In Florida, the House is expected to vote today on one of many bills that would allow undocumented residents to pay the same tuition rates as other Florida students. On Tuesday, a Senate education committee narrowly approved a similar in-state tuition bill for undocumented residents. Republicans are divided on the issue, and the governor – who vetoed a 2013 bill providing temporary driver’s licenses to DACA recipients – last week declared his support for the Senate in-state tuition bill.
On Monday, the New York Senate voted down a bill that would have expanded access to higher education for undocumented residents. If passed, New York would have become the fifth state to offer state-funded financial aid to students without legal status. It’s already one of sixteen states that provide in-state tuition to undocumented state residents. Numbers USA supported the NY Senate decision in a misleading tweet yesterday.
In Florida, the anti-immigrant movement has been vocal in its opposition to in-state tuition. Floridians for Immigration Enforcement (FLIMEN) calls in-state tuition “an assault” and calls on Floridians to “smash Florida college tuition subsidies for illegal aliens.” The group recently published talking points for opposing the bill. They acknowledge the difficulty of estimating both the cost of college access and the number of students who would benefit, but encourage supporters to make up numbers. One of the talking points was as follows:
“Ask the Representative, Senator or Governor how much it will cost to subsidize college tuition for illegal aliens. Throw out some numbers like, $50 million, $500 million, $1 billion.”
More broadly, the anti-immigrant movement has been trying to fight off legislation that would expand access to in-state tuition, driver’s licenses, or public benefits. While at this point they are unable halt immigration at the national level, they are pursuing an attrition-through-enforcement policy at the state level, trying to make immigrants’ lives as hard as possible. Their attempts to block inclusive state policies dovetail neatly with their attacks on DACA. In both cases, the nativist movement is using these debates at the state level to re-introduce anti-immigrant rhetoric, and position themselves to demonstrate state-level opposition to inclusive national policy. And they’re going after immigrant youth and their parents in the process.
When talking to their base, the anti-immigrant movement exposes some of its core motivations – anxieties about the changing racial demographics of the country and the national character, a desire for population control. Mark Krikorian, head of the Center for Immigration Studies, recently called immigration reform synonymous with “disintegration and decomposition,” and on a conservative blog derided those who had been granted deferred action:
“Talk about the soft bigotry of low expectations. If the half-million who’ve already benefited from this amnesty are the “high-achieving” portion of the illegal-alien population, what are the other 11 million like?”
It’s hard to miss the irony of the critique: By denying in-state tuition to undocumented immigrants in most states, government policy actively prevents immigrants from pursuing higher education.
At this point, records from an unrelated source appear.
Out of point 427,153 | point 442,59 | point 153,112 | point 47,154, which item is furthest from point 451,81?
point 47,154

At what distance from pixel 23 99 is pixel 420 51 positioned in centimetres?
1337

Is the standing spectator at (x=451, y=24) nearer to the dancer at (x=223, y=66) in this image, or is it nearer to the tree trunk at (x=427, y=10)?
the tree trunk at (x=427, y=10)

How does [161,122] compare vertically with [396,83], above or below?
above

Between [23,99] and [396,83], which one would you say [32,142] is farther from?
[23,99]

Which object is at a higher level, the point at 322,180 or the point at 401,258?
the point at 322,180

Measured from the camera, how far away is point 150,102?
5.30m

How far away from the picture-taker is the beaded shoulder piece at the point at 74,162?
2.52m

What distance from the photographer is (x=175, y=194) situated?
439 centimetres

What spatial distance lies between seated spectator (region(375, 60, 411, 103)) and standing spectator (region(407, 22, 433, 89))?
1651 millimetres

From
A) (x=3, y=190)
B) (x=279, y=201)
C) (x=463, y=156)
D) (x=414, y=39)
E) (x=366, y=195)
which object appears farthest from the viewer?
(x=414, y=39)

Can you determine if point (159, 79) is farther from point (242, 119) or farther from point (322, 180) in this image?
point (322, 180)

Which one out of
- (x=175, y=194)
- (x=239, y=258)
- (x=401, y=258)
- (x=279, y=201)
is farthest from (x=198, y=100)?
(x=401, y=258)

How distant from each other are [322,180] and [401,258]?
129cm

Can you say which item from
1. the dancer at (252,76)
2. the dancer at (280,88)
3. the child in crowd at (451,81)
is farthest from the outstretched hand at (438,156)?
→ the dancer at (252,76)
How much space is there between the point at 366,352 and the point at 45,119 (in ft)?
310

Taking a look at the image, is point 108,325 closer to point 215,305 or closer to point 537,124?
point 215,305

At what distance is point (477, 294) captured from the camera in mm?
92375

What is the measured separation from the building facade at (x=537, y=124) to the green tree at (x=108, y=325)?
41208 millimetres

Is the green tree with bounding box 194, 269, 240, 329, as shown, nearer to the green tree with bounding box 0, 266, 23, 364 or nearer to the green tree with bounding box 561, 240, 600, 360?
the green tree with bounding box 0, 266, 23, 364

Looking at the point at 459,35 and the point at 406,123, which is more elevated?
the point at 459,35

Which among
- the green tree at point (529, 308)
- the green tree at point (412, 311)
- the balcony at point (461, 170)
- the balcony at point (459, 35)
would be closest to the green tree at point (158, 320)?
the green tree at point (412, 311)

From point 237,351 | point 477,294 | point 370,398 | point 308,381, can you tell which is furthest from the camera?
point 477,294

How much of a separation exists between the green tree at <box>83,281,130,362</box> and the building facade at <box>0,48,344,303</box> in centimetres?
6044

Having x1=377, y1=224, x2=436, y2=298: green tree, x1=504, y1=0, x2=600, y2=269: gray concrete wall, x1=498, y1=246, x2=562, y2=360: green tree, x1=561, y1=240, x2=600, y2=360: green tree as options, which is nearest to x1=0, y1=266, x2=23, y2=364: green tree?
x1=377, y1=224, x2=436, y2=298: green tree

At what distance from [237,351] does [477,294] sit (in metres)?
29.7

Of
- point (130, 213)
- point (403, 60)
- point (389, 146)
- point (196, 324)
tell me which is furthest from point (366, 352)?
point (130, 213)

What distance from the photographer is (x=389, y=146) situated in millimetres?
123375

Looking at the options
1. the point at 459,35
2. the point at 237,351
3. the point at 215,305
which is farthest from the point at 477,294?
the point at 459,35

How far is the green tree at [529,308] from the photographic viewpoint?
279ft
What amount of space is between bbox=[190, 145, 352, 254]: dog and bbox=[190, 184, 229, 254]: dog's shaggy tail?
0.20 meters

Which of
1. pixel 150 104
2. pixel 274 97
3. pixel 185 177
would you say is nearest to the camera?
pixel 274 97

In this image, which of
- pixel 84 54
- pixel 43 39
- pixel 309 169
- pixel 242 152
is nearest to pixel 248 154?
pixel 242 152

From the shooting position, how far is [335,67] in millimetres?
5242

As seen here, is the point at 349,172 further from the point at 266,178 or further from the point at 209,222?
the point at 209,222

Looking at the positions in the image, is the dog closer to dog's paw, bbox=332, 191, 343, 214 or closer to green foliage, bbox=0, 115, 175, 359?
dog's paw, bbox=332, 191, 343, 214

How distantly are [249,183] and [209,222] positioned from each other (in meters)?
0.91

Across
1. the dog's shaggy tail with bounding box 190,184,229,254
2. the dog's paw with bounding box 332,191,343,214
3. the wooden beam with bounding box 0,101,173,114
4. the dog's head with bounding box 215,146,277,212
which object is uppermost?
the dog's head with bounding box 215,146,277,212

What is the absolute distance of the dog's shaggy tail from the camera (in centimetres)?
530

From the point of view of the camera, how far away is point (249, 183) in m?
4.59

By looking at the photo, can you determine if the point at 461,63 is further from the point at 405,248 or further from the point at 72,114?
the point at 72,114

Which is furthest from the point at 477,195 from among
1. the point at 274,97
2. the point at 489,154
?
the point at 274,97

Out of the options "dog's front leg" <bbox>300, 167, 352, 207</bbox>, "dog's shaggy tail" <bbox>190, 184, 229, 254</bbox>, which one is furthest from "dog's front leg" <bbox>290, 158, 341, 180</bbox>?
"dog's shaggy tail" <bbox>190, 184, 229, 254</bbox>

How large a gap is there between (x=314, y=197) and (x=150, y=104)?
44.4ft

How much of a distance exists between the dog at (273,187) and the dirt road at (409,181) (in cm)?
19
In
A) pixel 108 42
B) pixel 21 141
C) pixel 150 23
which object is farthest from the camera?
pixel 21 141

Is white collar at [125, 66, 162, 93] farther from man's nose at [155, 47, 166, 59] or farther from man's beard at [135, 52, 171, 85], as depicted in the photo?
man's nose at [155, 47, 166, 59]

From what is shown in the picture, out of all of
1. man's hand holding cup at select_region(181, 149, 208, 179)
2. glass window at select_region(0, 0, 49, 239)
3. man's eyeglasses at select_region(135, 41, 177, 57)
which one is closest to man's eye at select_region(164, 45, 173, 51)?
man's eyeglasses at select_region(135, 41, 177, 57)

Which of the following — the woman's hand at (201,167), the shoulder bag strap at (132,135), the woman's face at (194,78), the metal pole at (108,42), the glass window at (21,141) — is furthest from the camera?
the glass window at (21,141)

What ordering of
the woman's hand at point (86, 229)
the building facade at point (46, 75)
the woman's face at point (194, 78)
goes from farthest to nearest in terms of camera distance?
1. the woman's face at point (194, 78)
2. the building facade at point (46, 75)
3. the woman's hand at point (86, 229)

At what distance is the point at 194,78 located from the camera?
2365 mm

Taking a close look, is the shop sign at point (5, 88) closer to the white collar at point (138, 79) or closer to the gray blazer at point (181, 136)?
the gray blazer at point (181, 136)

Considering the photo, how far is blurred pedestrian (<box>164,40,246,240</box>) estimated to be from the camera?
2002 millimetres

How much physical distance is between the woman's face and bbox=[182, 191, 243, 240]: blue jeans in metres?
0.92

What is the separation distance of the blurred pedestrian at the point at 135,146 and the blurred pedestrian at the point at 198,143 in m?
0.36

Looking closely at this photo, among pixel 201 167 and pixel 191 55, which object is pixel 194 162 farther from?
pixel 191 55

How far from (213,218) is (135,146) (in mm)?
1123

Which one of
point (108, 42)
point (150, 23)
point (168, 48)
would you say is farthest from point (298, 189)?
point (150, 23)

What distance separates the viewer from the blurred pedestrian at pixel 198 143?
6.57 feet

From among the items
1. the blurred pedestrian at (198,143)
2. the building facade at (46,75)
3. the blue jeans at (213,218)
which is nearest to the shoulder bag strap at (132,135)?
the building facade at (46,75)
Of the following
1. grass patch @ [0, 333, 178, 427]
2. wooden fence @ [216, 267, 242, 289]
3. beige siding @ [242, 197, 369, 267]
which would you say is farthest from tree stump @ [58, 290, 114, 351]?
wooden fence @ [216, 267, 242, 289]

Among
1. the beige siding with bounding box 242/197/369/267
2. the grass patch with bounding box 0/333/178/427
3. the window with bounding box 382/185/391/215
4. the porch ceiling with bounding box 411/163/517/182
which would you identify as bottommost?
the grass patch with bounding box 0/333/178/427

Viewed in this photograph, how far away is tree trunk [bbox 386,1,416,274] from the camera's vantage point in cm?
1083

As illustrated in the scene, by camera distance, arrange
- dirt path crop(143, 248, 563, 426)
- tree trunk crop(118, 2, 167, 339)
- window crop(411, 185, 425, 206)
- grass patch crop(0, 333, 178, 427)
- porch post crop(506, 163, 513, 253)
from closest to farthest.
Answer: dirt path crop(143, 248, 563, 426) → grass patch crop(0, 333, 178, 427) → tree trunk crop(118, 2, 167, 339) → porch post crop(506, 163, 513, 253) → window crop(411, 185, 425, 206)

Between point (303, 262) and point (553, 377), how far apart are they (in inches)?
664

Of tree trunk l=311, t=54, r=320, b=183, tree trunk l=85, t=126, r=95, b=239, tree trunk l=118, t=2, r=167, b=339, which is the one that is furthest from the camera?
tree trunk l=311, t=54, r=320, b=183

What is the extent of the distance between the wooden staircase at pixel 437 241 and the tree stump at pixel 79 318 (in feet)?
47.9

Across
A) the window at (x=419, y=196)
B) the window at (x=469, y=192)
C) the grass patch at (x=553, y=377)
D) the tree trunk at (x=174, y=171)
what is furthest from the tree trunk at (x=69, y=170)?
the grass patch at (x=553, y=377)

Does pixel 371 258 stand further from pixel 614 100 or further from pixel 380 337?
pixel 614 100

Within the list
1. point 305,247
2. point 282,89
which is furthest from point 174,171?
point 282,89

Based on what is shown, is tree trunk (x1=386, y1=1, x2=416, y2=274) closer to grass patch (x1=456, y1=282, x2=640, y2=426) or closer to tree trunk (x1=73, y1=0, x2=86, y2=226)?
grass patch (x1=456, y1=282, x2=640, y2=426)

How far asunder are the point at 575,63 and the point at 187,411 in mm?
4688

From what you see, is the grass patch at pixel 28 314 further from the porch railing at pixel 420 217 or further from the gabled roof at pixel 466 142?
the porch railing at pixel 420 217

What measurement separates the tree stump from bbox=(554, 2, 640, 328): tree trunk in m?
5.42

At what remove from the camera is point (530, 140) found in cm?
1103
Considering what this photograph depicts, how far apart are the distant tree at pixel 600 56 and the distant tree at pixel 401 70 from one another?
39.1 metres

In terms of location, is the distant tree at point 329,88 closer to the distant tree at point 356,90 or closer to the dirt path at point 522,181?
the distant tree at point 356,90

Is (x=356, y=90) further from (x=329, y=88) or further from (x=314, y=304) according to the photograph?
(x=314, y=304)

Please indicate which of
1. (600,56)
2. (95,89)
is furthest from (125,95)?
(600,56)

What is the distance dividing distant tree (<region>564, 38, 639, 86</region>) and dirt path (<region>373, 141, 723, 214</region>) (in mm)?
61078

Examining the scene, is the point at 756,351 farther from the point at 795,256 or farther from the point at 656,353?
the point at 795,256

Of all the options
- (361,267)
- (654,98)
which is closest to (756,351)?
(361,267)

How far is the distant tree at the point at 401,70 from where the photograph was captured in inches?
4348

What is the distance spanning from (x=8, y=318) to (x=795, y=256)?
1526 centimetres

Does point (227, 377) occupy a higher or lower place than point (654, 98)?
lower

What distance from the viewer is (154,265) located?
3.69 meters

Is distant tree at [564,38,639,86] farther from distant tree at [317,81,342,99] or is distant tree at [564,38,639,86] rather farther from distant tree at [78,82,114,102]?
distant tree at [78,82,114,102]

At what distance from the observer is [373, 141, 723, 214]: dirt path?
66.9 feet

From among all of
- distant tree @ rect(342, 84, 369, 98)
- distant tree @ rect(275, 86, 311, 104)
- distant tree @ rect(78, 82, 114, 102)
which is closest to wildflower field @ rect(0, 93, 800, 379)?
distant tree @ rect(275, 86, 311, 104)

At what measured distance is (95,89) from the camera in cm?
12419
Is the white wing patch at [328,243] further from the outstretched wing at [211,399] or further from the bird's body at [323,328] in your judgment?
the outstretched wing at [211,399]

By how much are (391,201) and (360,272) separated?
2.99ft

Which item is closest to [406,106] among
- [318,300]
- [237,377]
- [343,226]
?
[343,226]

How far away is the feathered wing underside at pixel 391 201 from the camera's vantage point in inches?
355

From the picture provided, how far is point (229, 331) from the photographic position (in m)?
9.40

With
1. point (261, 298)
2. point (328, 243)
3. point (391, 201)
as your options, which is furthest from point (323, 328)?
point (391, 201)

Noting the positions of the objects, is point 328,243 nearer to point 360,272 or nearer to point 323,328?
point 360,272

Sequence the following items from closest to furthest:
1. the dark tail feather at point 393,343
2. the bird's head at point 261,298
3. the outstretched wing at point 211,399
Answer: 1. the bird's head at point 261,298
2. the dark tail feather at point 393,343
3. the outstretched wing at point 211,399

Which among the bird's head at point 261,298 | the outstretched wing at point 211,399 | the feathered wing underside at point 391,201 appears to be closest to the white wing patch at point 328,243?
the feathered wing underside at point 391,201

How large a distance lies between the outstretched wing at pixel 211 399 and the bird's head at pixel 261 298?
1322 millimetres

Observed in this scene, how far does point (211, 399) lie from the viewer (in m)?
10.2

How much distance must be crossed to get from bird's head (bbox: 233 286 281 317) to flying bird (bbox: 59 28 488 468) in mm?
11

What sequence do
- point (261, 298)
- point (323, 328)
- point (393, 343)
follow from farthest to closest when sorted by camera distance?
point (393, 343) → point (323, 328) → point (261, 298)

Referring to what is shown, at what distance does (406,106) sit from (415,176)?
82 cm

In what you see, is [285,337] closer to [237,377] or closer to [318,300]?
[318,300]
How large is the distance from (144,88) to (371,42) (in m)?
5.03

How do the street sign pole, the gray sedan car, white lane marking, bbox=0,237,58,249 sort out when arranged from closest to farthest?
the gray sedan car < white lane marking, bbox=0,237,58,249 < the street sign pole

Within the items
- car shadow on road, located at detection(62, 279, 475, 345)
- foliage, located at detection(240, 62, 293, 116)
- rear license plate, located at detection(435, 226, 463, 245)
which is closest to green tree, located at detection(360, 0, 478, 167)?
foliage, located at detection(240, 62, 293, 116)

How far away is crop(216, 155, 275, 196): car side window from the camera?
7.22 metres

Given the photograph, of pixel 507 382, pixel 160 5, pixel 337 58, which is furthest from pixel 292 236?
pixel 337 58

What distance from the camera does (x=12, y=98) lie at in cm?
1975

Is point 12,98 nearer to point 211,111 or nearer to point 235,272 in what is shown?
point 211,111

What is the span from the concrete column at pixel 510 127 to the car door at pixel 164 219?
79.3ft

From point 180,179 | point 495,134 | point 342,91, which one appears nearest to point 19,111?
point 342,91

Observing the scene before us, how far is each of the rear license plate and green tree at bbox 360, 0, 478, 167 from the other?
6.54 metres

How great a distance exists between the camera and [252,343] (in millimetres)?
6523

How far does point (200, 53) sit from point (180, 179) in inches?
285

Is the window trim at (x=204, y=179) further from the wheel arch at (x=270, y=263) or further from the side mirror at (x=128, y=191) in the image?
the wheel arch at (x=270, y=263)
Another favorite anti-immigrant talking point reveals underlying racial anxieties and attempts to derail inclusive policies by highlighting crimes committed by immigrants without status. The Social Contract, a journal founded and published by John Tanton, recently ran an entire issue on “Americans Killed by Illegal Aliens.” The lead article says “We are All Victims,” and a later article is titled “The Psychological Cost of Diversity.” The publication not only takes advantage of moments of tragedy and violence, but also conflates violent crime and murder with changing demographics and diversity. Recent statements by Jessica Vaughan of CIS make clear that the anti-immigrant movement continues to use this argument in response to the possibility of another administrative relief.
While most politicians and individuals shy away from such extreme rhetoric, a more insidious racism maintains and strengthens structural inequality, and fixes the rules of the game so that immigrants are barred from social, political and economic life. Such policies in word or practice bar immigrants from higher education, from health care, or from even driving on public roads. In addition to these exclusions, changes in federal law have further criminalized immigrants. The massive prison system, long a pillar of institutional racism in the US, is increasingly used to cage and expel immigrants.
Such policies have long been resisted by the communities they target. Immigrant youth have fought for tuition equality and access to higher education. A widespread coalition has come together to stop deportations that have devastated communities around the country. Protests and hunger strikes against draconian conditions and confinement in immigrant detention facilities continue today in Washington and Texas.
While the anti-immigrant movement is more explicit about its bigotry, the quieter bureaucratic exclusion of immigrants from basic services and educational access is just as devastating. Both must be unequivocally rejected.